**Excerpts of spatial question data:**
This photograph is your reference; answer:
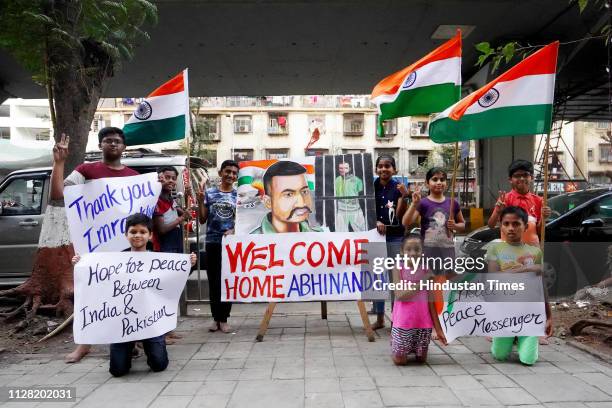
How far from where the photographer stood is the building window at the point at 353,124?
140ft

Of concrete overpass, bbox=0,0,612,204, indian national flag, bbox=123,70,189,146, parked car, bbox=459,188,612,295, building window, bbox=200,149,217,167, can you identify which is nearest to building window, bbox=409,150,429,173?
building window, bbox=200,149,217,167

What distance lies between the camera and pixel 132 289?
388 cm

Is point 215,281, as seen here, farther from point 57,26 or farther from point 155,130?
point 57,26

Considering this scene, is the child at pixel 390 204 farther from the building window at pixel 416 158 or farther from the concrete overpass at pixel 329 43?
the building window at pixel 416 158

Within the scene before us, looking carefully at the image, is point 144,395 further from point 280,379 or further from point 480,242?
point 480,242

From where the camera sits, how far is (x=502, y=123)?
4207mm

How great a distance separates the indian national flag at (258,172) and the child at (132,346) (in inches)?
49.5

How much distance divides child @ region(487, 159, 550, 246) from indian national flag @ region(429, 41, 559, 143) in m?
0.39

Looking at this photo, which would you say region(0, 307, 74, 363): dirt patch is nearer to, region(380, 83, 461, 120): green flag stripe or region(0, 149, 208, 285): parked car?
region(0, 149, 208, 285): parked car

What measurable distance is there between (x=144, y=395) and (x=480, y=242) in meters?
5.44

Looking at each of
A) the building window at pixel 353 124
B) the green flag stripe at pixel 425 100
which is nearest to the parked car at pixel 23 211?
the green flag stripe at pixel 425 100

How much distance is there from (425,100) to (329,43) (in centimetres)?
730

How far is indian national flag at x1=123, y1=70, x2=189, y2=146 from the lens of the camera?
4.82 m

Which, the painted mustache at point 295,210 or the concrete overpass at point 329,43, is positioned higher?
the concrete overpass at point 329,43
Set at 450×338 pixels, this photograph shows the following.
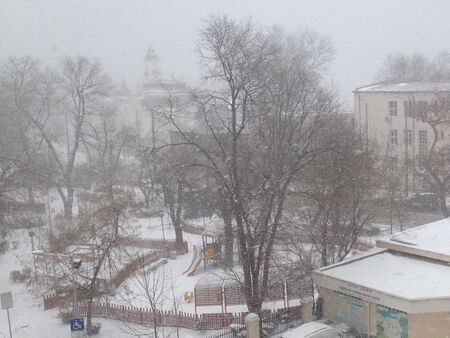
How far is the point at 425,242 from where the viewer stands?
19125 mm

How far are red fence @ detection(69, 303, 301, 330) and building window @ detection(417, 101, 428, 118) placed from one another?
25175 mm

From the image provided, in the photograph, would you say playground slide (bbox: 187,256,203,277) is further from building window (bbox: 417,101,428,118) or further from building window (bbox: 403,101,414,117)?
building window (bbox: 403,101,414,117)

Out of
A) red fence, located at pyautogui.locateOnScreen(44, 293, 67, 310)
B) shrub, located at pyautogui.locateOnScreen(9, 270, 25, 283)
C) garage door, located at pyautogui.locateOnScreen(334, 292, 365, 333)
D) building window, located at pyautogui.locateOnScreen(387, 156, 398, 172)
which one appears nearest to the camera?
garage door, located at pyautogui.locateOnScreen(334, 292, 365, 333)

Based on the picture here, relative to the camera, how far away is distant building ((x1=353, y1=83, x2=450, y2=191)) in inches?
1656

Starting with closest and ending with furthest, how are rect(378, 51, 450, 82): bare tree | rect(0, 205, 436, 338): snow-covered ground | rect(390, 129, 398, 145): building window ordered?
rect(0, 205, 436, 338): snow-covered ground
rect(390, 129, 398, 145): building window
rect(378, 51, 450, 82): bare tree

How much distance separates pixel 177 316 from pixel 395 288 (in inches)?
270

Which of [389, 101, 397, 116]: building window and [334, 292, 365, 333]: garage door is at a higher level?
[389, 101, 397, 116]: building window

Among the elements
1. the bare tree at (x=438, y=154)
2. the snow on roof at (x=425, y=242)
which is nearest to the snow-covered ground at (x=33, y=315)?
the snow on roof at (x=425, y=242)

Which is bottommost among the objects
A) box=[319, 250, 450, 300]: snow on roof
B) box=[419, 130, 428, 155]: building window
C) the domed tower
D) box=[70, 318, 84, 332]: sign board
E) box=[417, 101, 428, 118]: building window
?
box=[70, 318, 84, 332]: sign board

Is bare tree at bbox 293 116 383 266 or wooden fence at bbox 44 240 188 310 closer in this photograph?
wooden fence at bbox 44 240 188 310

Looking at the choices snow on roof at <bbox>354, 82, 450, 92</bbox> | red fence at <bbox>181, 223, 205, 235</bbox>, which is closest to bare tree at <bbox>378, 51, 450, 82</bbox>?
snow on roof at <bbox>354, 82, 450, 92</bbox>

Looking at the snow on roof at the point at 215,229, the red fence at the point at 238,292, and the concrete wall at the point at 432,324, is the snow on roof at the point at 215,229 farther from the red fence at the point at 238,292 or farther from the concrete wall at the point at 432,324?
the concrete wall at the point at 432,324

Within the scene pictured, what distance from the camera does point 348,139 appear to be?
25531 millimetres

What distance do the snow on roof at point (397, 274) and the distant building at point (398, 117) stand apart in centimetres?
2363
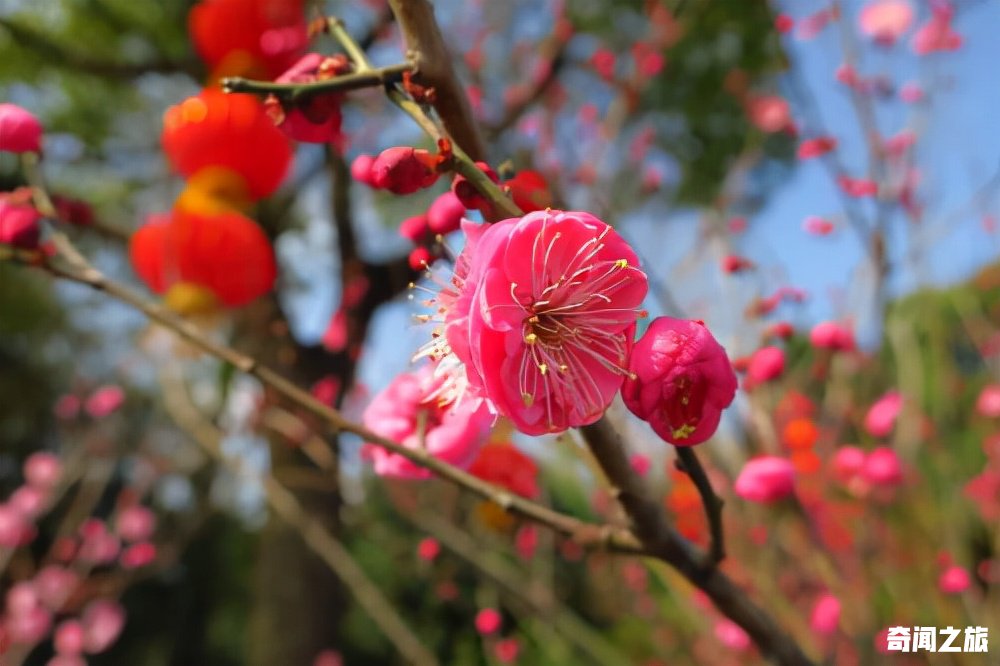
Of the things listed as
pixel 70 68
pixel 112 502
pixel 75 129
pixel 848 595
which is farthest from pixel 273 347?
pixel 112 502

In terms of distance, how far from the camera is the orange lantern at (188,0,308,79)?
94 cm

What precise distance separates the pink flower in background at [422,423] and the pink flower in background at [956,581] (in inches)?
42.2

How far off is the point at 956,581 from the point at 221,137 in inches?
53.4

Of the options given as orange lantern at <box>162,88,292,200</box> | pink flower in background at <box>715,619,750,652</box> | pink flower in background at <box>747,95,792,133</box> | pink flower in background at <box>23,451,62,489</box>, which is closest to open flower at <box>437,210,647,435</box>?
orange lantern at <box>162,88,292,200</box>

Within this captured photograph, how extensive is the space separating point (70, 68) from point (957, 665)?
2.26 m

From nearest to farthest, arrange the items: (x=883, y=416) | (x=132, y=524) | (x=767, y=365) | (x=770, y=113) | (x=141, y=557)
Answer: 1. (x=767, y=365)
2. (x=883, y=416)
3. (x=770, y=113)
4. (x=141, y=557)
5. (x=132, y=524)

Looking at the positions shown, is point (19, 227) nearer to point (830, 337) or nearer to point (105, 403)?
point (830, 337)

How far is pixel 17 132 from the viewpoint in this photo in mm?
502

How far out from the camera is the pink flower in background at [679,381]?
0.28 meters

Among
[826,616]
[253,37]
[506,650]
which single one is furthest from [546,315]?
[506,650]

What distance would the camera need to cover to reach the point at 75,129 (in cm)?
194

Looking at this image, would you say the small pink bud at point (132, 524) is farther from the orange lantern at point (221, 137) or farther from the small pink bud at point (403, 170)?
the small pink bud at point (403, 170)

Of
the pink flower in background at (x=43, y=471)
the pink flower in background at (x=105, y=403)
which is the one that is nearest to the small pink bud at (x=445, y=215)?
the pink flower in background at (x=105, y=403)

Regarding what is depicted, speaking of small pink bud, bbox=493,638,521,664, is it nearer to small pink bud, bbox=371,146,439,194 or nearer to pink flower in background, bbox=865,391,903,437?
pink flower in background, bbox=865,391,903,437
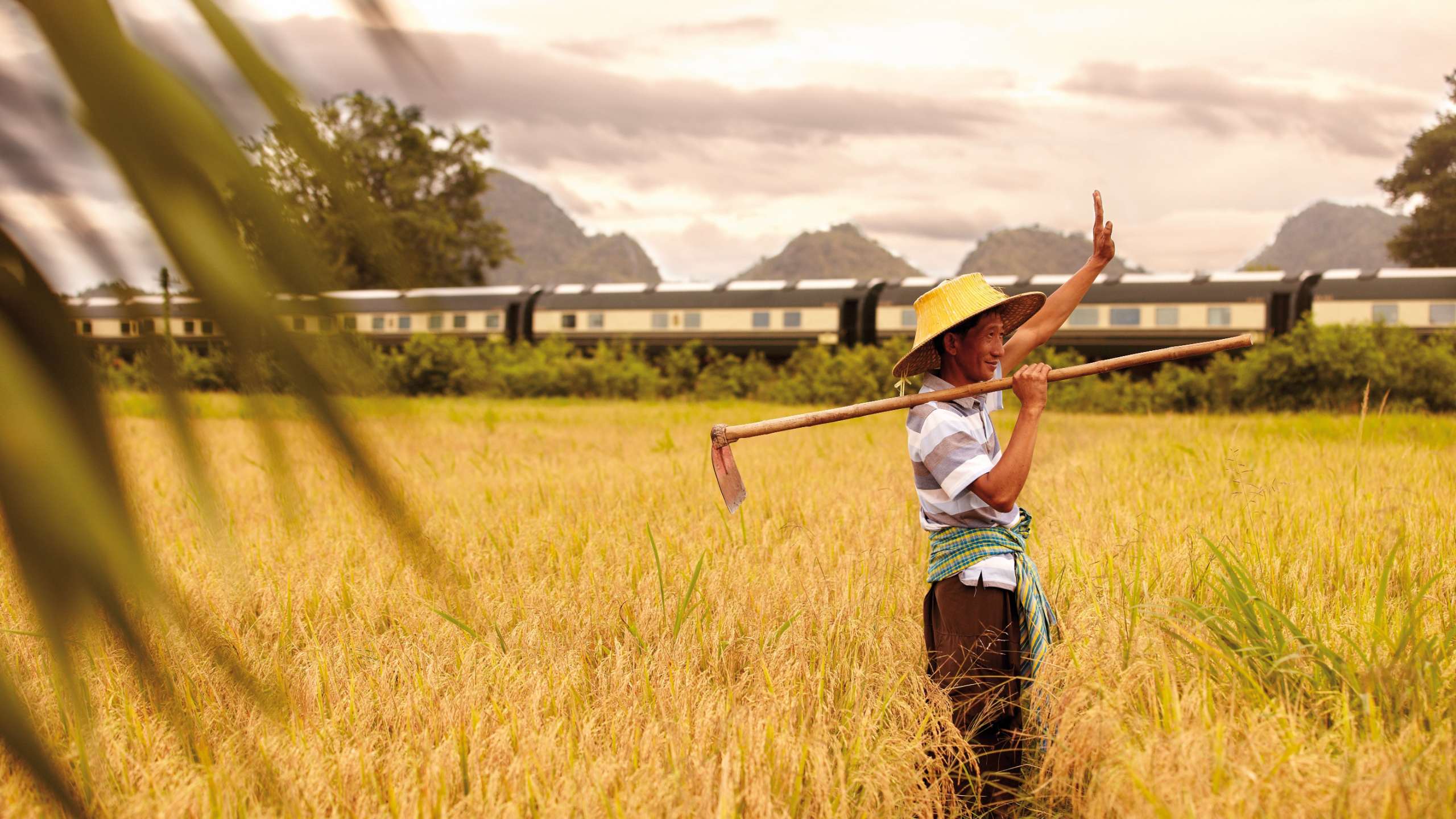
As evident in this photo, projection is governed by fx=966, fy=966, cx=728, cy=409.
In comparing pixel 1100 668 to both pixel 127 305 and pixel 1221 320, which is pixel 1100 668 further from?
pixel 1221 320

**PROBLEM TO WORK ON:** Filter the items above and copy each line that contains the word "wooden", treating uppercase and lowercase as different.

**FINISHED TASK:**
Is bare tree at bbox 293 116 383 266 or wooden fence at bbox 44 240 188 310 closer in this photograph?
wooden fence at bbox 44 240 188 310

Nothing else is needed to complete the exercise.